> _Tu tarea_
Reproduce sin ningún cambio todas las líneas del listado que aparece a continuación.

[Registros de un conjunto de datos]
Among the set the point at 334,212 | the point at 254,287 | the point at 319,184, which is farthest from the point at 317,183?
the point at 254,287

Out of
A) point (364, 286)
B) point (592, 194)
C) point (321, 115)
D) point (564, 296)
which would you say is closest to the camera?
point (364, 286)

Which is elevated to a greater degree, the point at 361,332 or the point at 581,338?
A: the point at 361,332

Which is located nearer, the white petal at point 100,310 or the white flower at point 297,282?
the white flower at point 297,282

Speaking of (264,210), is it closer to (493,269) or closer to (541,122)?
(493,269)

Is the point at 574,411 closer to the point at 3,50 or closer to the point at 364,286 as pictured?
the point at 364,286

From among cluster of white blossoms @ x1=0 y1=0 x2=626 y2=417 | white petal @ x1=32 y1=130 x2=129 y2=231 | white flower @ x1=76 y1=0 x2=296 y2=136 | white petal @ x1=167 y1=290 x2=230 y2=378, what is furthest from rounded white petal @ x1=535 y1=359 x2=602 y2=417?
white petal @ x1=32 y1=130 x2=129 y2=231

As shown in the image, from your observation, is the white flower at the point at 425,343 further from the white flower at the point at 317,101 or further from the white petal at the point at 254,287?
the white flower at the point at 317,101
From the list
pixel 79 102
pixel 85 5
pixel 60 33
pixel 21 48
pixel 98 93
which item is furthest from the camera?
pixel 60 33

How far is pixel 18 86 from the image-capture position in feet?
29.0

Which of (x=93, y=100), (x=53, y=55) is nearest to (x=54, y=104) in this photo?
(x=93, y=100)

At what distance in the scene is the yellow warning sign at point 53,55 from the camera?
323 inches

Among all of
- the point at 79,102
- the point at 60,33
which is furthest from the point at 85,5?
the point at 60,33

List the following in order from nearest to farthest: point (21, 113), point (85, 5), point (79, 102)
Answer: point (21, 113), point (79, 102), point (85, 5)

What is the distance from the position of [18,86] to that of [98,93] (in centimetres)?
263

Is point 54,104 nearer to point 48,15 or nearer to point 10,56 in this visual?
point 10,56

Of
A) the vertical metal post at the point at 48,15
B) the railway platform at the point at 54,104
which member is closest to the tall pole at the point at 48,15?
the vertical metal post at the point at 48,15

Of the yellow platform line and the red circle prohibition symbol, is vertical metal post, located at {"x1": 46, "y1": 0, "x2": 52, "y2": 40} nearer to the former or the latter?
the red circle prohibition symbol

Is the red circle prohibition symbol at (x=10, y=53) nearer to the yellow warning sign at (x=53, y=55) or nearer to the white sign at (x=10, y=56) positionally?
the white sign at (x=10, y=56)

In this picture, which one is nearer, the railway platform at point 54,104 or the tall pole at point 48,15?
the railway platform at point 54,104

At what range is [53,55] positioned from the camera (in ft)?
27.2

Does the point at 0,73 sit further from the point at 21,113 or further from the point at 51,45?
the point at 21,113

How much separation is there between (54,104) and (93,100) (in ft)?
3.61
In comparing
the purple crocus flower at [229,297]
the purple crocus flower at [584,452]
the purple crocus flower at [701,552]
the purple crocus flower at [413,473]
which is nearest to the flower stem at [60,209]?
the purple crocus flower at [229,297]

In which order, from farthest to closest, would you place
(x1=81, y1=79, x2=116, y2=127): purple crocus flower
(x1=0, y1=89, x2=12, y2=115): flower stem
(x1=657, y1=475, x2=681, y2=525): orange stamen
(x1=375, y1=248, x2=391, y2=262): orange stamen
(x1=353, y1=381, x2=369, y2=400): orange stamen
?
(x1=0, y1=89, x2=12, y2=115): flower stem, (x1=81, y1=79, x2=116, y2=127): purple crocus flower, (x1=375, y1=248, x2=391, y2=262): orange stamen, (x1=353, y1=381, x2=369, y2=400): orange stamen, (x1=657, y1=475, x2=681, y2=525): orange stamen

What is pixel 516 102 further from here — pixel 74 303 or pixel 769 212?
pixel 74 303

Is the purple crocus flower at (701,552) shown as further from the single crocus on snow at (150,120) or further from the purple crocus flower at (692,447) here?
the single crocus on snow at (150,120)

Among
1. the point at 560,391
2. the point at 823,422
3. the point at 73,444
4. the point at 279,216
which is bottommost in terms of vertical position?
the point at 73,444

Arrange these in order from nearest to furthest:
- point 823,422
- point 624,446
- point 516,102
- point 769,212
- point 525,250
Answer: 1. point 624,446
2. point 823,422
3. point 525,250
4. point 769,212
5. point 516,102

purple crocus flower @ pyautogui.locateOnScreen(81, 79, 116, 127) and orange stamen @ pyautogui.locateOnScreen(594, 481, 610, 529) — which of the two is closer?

> _Resultado correcto_
Among the set the point at 334,212 | the point at 254,287 | the point at 319,184, which is farthest from the point at 317,183?
the point at 254,287

Out of
A) point (364, 286)
B) point (592, 194)
C) point (321, 115)
D) point (564, 296)
which would you say is closest to the camera?
point (364, 286)

Which is elevated to a greater degree, the point at 361,332 or the point at 581,338?
A: the point at 361,332

Which is located nearer, the white petal at point 100,310 or the white flower at point 297,282?
the white flower at point 297,282

Speaking of (264,210), is it closer to (493,269) or closer to (541,122)?
(493,269)

Is the point at 574,411 closer to the point at 3,50 or closer to the point at 364,286 as pictured?
the point at 364,286

From among cluster of white blossoms @ x1=0 y1=0 x2=626 y2=417 | white petal @ x1=32 y1=130 x2=129 y2=231 | white flower @ x1=76 y1=0 x2=296 y2=136 | white petal @ x1=167 y1=290 x2=230 y2=378, what is furthest from rounded white petal @ x1=535 y1=359 x2=602 y2=417?
white petal @ x1=32 y1=130 x2=129 y2=231

As shown in the image, from your observation, is the white flower at the point at 425,343 further from the white flower at the point at 317,101 or further from the white petal at the point at 254,287?
the white flower at the point at 317,101
From the list
pixel 79 102
pixel 85 5
pixel 60 33
pixel 21 48
pixel 98 93
which item is furthest from the camera?
pixel 60 33

How far is pixel 18 86 from the image-capture position in feet?
29.0

Which of (x=93, y=100), (x=53, y=55) is nearest to (x=54, y=104) in this photo?
(x=93, y=100)

At what distance in the scene is the yellow warning sign at point 53,55 from the camera?
323 inches

Among all of
- the point at 79,102
- the point at 60,33
which is furthest from the point at 85,5?
the point at 60,33

List the following in order from nearest to farthest: point (21, 113), point (85, 5), point (79, 102)
Answer: point (21, 113), point (79, 102), point (85, 5)

What is the distance from the position of [18,86] to that of [98,93] (in centimetres)?
263

Is point 54,104 nearer to point 48,15 or nearer to point 10,56 in this visual?
point 10,56

Of
A) the vertical metal post at the point at 48,15
B) the railway platform at the point at 54,104
which member is closest to the tall pole at the point at 48,15?
the vertical metal post at the point at 48,15

Of the yellow platform line and the red circle prohibition symbol, is vertical metal post, located at {"x1": 46, "y1": 0, "x2": 52, "y2": 40} nearer to the former or the latter?
the red circle prohibition symbol

Is the red circle prohibition symbol at (x=10, y=53) nearer to the yellow warning sign at (x=53, y=55) or nearer to the white sign at (x=10, y=56) positionally?
the white sign at (x=10, y=56)

In this picture, which one is nearer, the railway platform at point 54,104 or the tall pole at point 48,15?
the railway platform at point 54,104

At what range is [53,55] positioned from the camera (in ft)?
27.2

Does the point at 0,73 sit further from the point at 21,113 or further from the point at 51,45?
the point at 21,113

How much separation is there between (54,104) and (93,100) (in ft)?
3.61
In comparing
the purple crocus flower at [229,297]
the purple crocus flower at [584,452]
the purple crocus flower at [701,552]
the purple crocus flower at [413,473]
which is nearest to the flower stem at [60,209]?
the purple crocus flower at [229,297]

In which order, from farthest to closest, would you place
(x1=81, y1=79, x2=116, y2=127): purple crocus flower
(x1=0, y1=89, x2=12, y2=115): flower stem
(x1=657, y1=475, x2=681, y2=525): orange stamen
(x1=375, y1=248, x2=391, y2=262): orange stamen
(x1=353, y1=381, x2=369, y2=400): orange stamen
?
(x1=0, y1=89, x2=12, y2=115): flower stem, (x1=81, y1=79, x2=116, y2=127): purple crocus flower, (x1=375, y1=248, x2=391, y2=262): orange stamen, (x1=353, y1=381, x2=369, y2=400): orange stamen, (x1=657, y1=475, x2=681, y2=525): orange stamen

What is pixel 516 102 further from here — pixel 74 303 or pixel 769 212?
pixel 74 303

Is the purple crocus flower at (701,552) shown as further from the single crocus on snow at (150,120) or further from the purple crocus flower at (692,447) here?
the single crocus on snow at (150,120)

Among
1. the point at 560,391
2. the point at 823,422
3. the point at 73,444
4. the point at 279,216
which is bottommost in terms of vertical position?
the point at 73,444

Arrange these in order from nearest to furthest:
- point 823,422
- point 624,446
- point 516,102
- point 769,212
- point 525,250
Answer: 1. point 624,446
2. point 823,422
3. point 525,250
4. point 769,212
5. point 516,102

purple crocus flower @ pyautogui.locateOnScreen(81, 79, 116, 127) and orange stamen @ pyautogui.locateOnScreen(594, 481, 610, 529) — which of the two is closer?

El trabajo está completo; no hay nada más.